We can get now the GRN from DoRothEA, filtering by levels of confidence A and B.
[12]:
tf_regn = dc.get_dorothea(levels = ['A', 'B'])
[13]:
moon_network = meta_network_compressed.copy()
[14]:
moon_res, moon_network = nc.methods.run_moon(
meta_network_compressed,
sig_input,
metab_input,
tf_regn,
rna_input,
n_layers=6,
method='ulm',
max_iter=10)
4. Decompression and solution network
Once the MOON scores are computed, we need to restore the uncompressed nodes that were compressed in section 2. For this, we will use the signatures that we obtained when we compressed the network to map back the original nodes to the compressed ones. After that, we can retrieve a solution network that contains the nodes (with the subsequent MOON scores) that are in the vicinity of the signalling input(s) and are sign consistent in terms of signed interactions.
[15]:
moon_res_dec = nc.methods.decompress_moon_result(moon_res, signatures, dup_parents, meta_network_compressed)
Now, we perform the decompression of the network, mapping the compressed nodes to their original components.
FInally, we reduce the solution network by removing incoherent edges and filtering for nodes with moon scores higher than 1. We retrieve a networkx.DiGraph that we will visualise, and an attributes dataframe with the moon scores.
[16]:
res_network, att = nc.methods.reduce_solution_network(moon_res_dec, meta_network, 1, sig_input, rna_input) # equals R
We can visualise the 10 nodes with highest (absolute) score:
[24]:
top_nodes = att.sort_values('score', key=lambda x: abs(x), ascending=False).head(10)
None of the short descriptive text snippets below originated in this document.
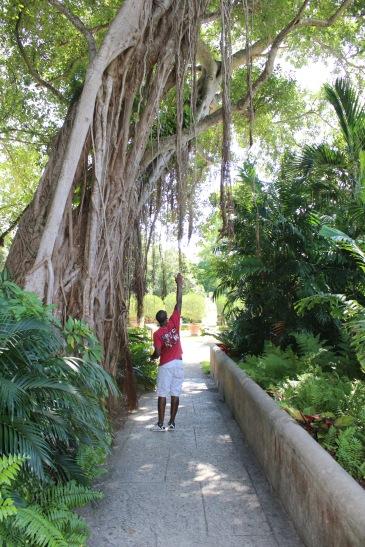 Large Vizcaya Tree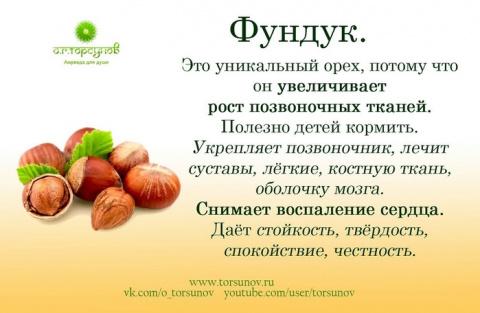 Орехи, ягоды и не только - чем полезны.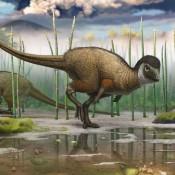 Όλοι (ή σχεδόν όλοι) οι δεινόσαυροι είχαν κάποτε φτερά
p = nc.visual.lollipop_plot(
df=top_nodes,
label_col='nodes',
value_col='score',
label_gap=0.03
)
As an optional step, we can translate the HMDB identifiers to more readable names (e.g HMDB0000122 is Glucose).
[18]:
mapping_dict = pd.read_csv("../../../data/moon/hmdb_mapper_vec.csv", header=0).set_index('HMDB_id')['name'].to_dict()
[19]:
translated_network, att_translated = nc.methods.translate_res(res_network, att, mapping_dict)
The resulted network can be used now for visualization purposes, or further studying of the topology can be conducted, as shown in Vignette 1. Since the network is quite big, it will not be shown in this notebook.